Hadley Kennary – In Fall

Hadley Kennary started writing music at 14 years of age.  Inspired by “birds and beloveds, demons and dogs”, and releasing her first EP in 2011, the culmination of her work to date is captured in 2013’s beautiful 10-track album, “In Fall”. About the album, Hadley says “I think the general theme…has been accepting reality…there are only so many things you can control, and in the end you have to just let go and fall into what is meant to happen.” Hence the title track, and what has proved to be a remarkably strong debut effort from an already highly accomplished singer and songwriter.

Hadley Kennary - In Fall

I first came across Hadley Kennary in 2011 when our Berklee family was fledgling and starting to grow; heard for the first time in a duet with Deni Hlavinka, her early tracks on the Fish Pond are – I’m so glad to hear – reflected in the album in “Storybook Worthy”, “Lead”, and “Cry of the Flypaper”. My first impression back then was of an extremely pure and versatile voice; Hadley is truly a unique vocal talent and seemingly always able to capture it throughout  her recorded media. In this album, she’s written something lyrically intelligent, a heartbreaking yet freeing journey through love and loss, ultimately leading to “In Fall”.
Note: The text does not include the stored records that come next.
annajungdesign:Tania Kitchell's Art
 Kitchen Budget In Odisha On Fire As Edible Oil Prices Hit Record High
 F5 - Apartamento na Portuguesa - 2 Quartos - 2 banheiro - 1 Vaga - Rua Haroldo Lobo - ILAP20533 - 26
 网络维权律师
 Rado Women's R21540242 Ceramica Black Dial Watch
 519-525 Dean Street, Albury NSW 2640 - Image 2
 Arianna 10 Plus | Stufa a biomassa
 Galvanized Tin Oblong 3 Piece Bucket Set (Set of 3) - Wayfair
Leading out with “Two Yellow Birds”, I find an immediate affinity, and almost an album favorite. With a steel guitar sound over a lovely clean acoustic, the song draws my heart into it from the very first bars. Hadley’s initial vocal is as clean and beautiful as I would have expected from her. But the key to this song is the lyric, carried by a haunting melody. Indeed it speaks for itself, so I’ll start you with a whole verse and chorus:

“He hatched long ago,
and she’s a fledgling in his eyes,
She wants to build with him a garden,
but he’s only seen them die
Proclaiming “roses only bloom in spring”,
but she shakes her head and starts to sing
A song she knows like the back of her wing,
and she sings;

They say
If you love her let her go,
If you love her let her grow,
The truth is,
If you love her let her know,
If you love her, love her, love her so”

I am entranced. It’s insightful, beautiful, a letting-go moment, and absolutely heartbreaking and empowering at the same time. The metaphor of flight, and gaining wings, is a well-used but powerful one. It’s an extremely strong start.

We move lightly into a similar intro, picked guitar and steel above it. And with a “one, two, one-two-three-four” we are into one of my favorite songs of 2012.

“Gasoline” is a testament to the power of love at its craziest moments, all-consuming and burning bright. What makes this song outstanding is (in my opinion) in the near-perfect construction; it has all of the elements of a hit, it has beat, it has passion, it has a lyric worth following and relating to, and it has a brilliant melody which makes it timelessly singable.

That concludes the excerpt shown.